It's pouring rain and chilly on the first weekend of the Hot Docs fest, and there's a line around the block for Super Size Me, Morgan Spurlock's comic stunt-doc in which the director embarks on a monthlong all-McDonald's diet by way of proving that the Big Mac attack is no joke. Mind you, this isn't a line of people waiting to get into the theater or even waiting to buy tickets. (The screening has been sold out for days.) This is a line of people--about 200 or so--waiting for the chance to buy tickets in the unlikely event that festival pass holders don't fill the house first. Makes you wonder: Would there be this many consumers queued up in bad weather if Ronald M. was on the street handing out half-price Happy Meals?
Suffice it to say that Spurlock has touched a nerve--or at least a little stretch of fatty tissue in the body politic. "Super Size Me has taken off in ways I never even anticipated," says the immodest 33-year-old filmmaker to the still-wet but stoked crowd in the Bloor Cinema, building the McBuzz by mentioning the movie's upcoming release no fewer than three times in as many minutes. "Just a day before [the film] opens in theaters," Spurlock reports, "McDonald's is launching their Go Active Adult Happy Meals in 13,000 restaurants. You get a salad, a bottle of water, and the 'adult toy,' which is a pedometer--so you can count the steps from your car to the counter."
The audience roars with delight, not even fully aware as yet of how fortunate they are to have the Next Big Thing right here in front of them. Spurlock, you see, would have been in Toronto last night to introduce the Hot Docs premiere, but airport security wouldn't let him cross the northern border from Phoenix, where he had stopped for another quick promo op. The West Virginia native, appearing calculatedly goofy in a goatee and Hawaiian shirt, uses the mishap to crack another joke. "Since when do you need a passport to go to Canada?"
No doubt the director would agree with Ronald McDonald--and Michael Moore--that it doesn't hurt to look like a clown when peddling your product to the masses. In Super Size Me, our hero spews his Day Two drive-thru grub out the window of an SUV; discovers a curly hair in his McSundae; proves that, at least among first-graders, Ronald is more famous than Jesus (or John Lennon, presumably); and struggles to land an interview with the CEO whose corporation's cuisine has caused him to gain 17 pounds in 12 days. Meanwhile, his love-starved girlfriend--a vegan chef (ha!)--observes that all those unsaturated fats have apparently impeded the flow of blood to Spurlock's McNuggets.
This is fairly funny stuff--and important, too, particularly when Spurlock points the finger at corporations such as Sodexho for mass-distributing junk food to school lunchrooms. (Some of the Chaska High students with whom I saw Super Size Me seemed almost ready to petition the school board when we talked about the movie a few days later; others reported having gone straight from the screening to McDonald's.) Alas, the director, regardless of whether the blood flow to his higher regions had been restricted as well, doesn't appear all that thorough with his stats. Having remarked in voiceover that the number of overweight and obese Americans has doubled since 1980, he doesn't think to ask what else may have ballooned--the poverty rate, for example, or the number of corporate franchises in the country--since another clown named Ronald set up shop. (How ironic it is that a critic of the fast food industry would pack his product with sugar at the expense of substance.)
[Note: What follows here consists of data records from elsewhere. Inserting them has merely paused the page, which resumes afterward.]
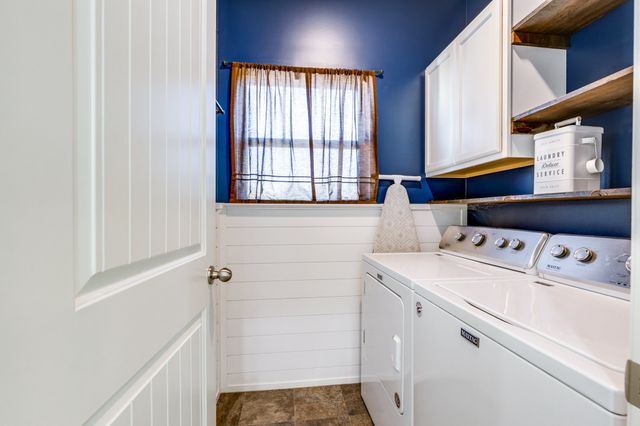 159 Windyhill St, Murfreesboro, TN 37129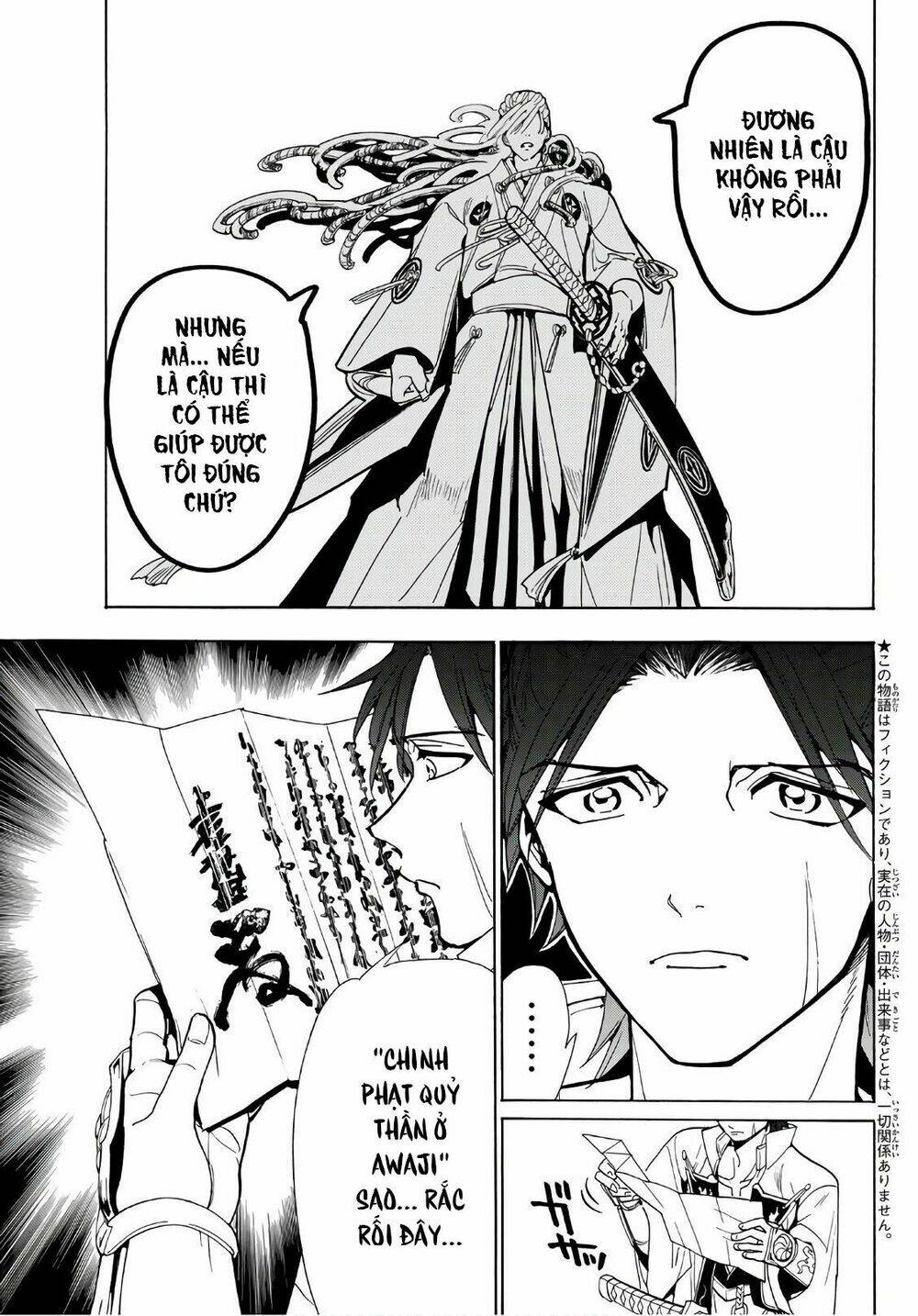 page_8.jpg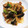 fairy303's cooksnap of when they made 甘とうがらしとなすの豚肉甘酢炒め.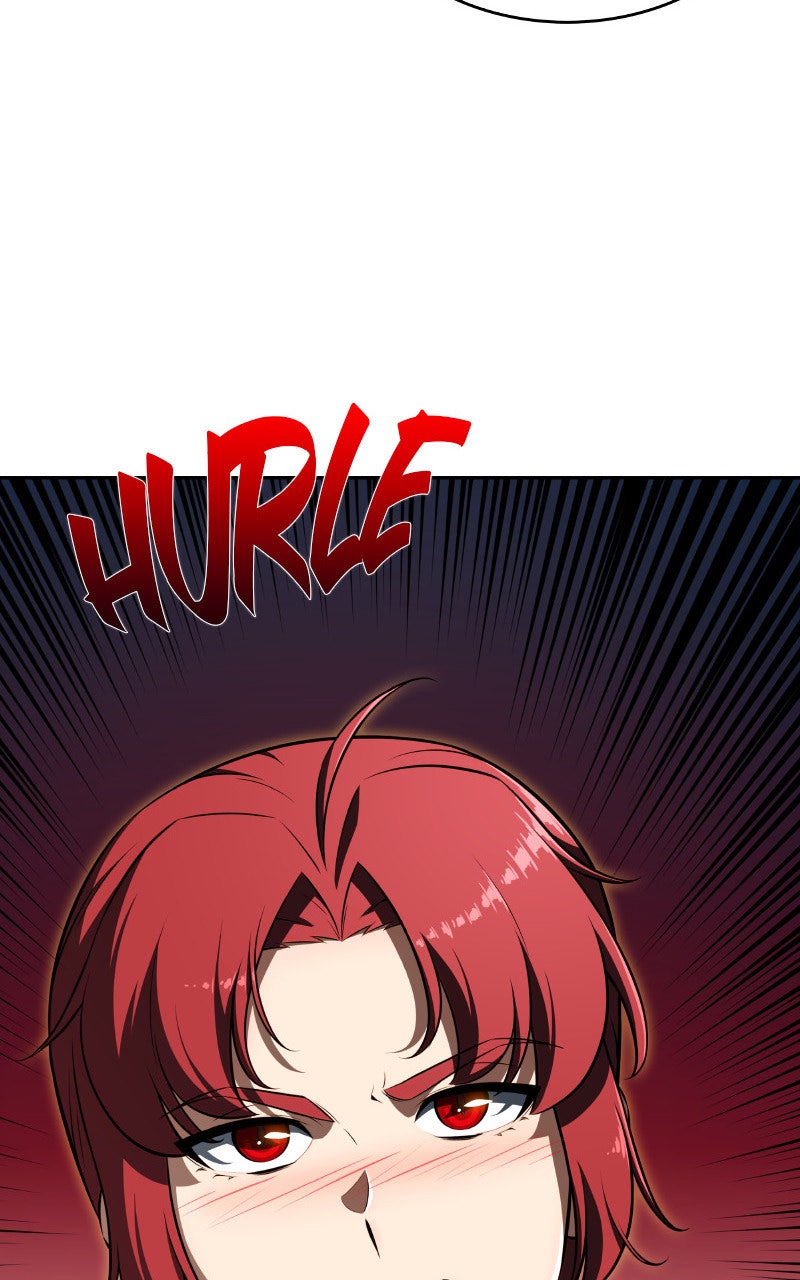 Read Eat Before You Go fr Manga Online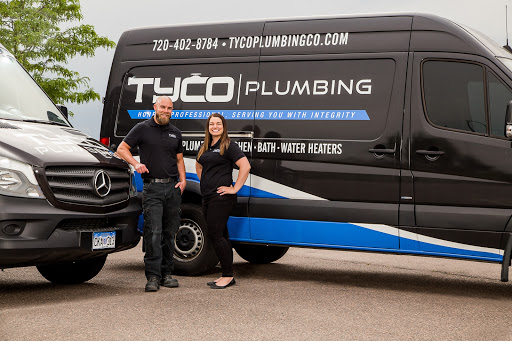 5222 W 116th Cir, Westminster, CO 80020, USA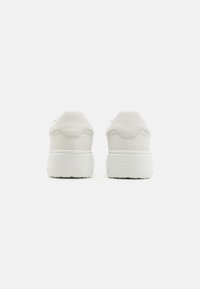 Copenhagen Studios CPH72 - Sneakers basse - white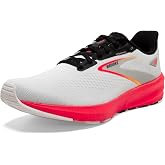 Brooks Women&rsquo;s Launch 10 Neutral Running Shoe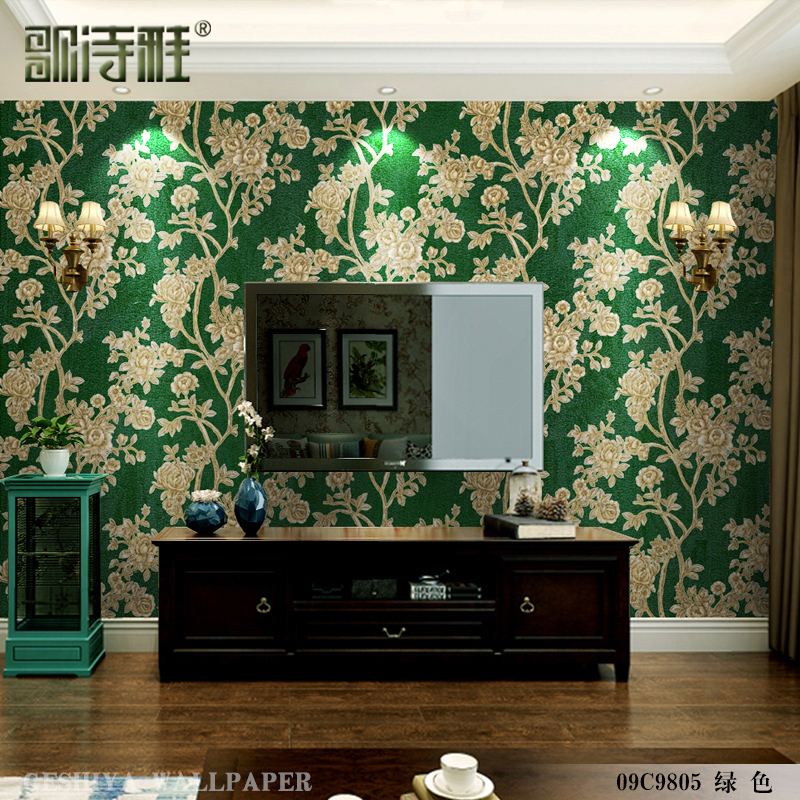 ��ʫ����ʽɳ����ֽ09C980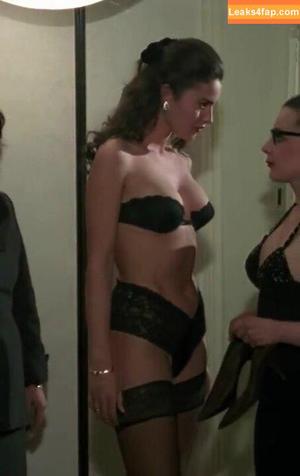 Monica Bellucci photo #0062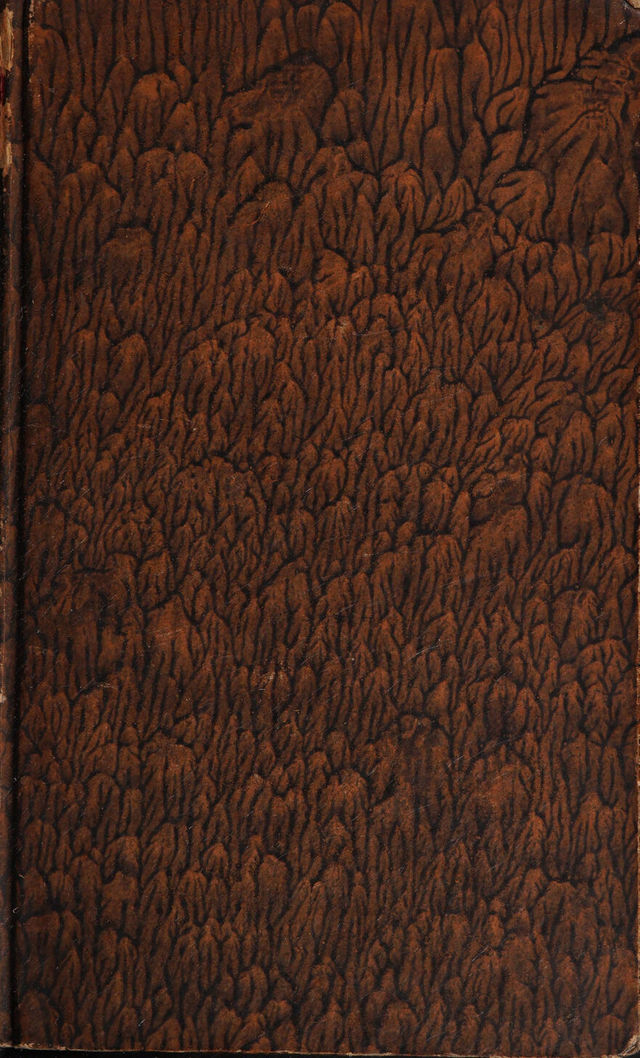 digitised image 1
Among the other questions that Spurlock doesn't ask is whether his relatively little movie--opening locally in just one Uptown theater (across the street from McDonald's!)--will manage to reach the type of folks whom his camcorder captures largely from the waist down, its occasional shots of their faces digitally blurred in order to obscure the issue of consent. No doubt the bulk of these super-sizers lack the slumming filmmaker's close medical supervision, and Spurlock, who plays his repeated blood and cholesterol tests for big laughs as much as statistical evidence, doesn't include his awareness of de facto corporate food poisoning as being among his many privileges. Nor does he include a decent-size interview with even one of the Golden Arches' larger patrons, whose choices--along with their faces--therefore run the risk of remaining fuzzy to the giggling art-house audience.
"As much as it's a documentary," Spurlock informs the Hot Docs crowd, "Super Size Me is a comedy--a black comedy. All the sad things that happen that are also very funny are usually happening to me."
Usually, yeah. But how funny is it that the poor customers of McDonald's--which eliminated the super-size option six weeks after Spurlock's award-winning run at Sundance--are now getting even less for their money?